It’s no secret that we love Arduino boards around here. Arduino has revolutionized the maker community more than any other product over the past decade, and Arduino boards are the basis for thousands of great projects. The whole appeal of an Arduino is its ability to easily facilitate connections between a microcontroller and other components. If a feature is missing, you can add it. If you want some non-volatile storage, this simple DataFlash board designed by David Johnson-Davies is perfect for the job.
Most Arduinos, such as the Uno, can store data in a few different ways out of the box. There is the flash memory where your code resides, the RAM that the code can use while the board is turned (but is lost when power is disconnected), and a small amount of EEPROM for storing settings and such. But those are quite limited in capacity. The Microchip ATmega328P microcontroller used in the Arduino Uno, for example, only has 32KB of flash memory. That’s enough for most code, but you are left without anywhere to store data.
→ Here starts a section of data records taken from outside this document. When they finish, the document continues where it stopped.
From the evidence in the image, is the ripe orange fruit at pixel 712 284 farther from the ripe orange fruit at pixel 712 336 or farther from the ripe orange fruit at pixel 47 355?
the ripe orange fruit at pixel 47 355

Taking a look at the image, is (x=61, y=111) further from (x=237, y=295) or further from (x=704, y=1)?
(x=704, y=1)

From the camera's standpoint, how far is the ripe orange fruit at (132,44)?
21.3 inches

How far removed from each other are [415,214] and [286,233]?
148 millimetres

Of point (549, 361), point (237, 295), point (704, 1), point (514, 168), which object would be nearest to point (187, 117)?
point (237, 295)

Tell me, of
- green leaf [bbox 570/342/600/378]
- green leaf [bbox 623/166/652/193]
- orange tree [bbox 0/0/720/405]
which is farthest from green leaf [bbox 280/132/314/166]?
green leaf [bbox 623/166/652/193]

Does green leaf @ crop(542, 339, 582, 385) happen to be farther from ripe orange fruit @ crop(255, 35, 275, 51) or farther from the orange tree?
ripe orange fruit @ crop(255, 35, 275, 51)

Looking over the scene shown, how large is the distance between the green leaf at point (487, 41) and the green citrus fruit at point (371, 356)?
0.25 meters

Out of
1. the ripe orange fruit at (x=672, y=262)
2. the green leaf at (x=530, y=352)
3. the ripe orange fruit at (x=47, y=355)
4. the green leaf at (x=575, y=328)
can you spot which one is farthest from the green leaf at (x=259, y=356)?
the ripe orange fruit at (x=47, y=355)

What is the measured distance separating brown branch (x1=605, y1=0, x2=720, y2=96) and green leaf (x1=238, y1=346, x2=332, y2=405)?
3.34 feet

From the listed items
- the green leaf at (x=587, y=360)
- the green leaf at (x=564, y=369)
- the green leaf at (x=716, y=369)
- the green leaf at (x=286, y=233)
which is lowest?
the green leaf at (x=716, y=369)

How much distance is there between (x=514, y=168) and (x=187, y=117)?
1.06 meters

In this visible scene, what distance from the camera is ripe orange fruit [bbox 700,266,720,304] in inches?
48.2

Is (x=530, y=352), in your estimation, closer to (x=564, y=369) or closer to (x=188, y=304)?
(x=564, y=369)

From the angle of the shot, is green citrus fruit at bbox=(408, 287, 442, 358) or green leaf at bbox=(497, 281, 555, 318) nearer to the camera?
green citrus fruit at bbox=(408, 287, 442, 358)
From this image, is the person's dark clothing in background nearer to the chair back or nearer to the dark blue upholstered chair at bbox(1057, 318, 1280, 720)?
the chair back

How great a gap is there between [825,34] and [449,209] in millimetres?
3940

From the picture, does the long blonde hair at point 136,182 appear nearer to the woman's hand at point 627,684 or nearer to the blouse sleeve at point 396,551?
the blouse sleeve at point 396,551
This DataFlash board solves that problem by giving you an additional 4MB of non-volatile storage. It’s built around an inexpensive Winbond W25Q32FVSIG DataFlash chip on a custom PCB. The only other parts on the board are a few discrete components. Once the board is assembled, you can connect it directly to an Arduino’s pin header to use it. Johnson-Davies has provided a library to work with the board, and it’s compatible with both 5V and 3.3V Arduino models (and many others from different manufacturers). The DataFlash chip is good for 100,000 erase/program cycles, and provides enough storage for 2,000 pages of text or approximately 12 minutes of digitized speech. If you want to make one, you can order the PCB from OSH Park or have it fabricated by whichever service you prefer.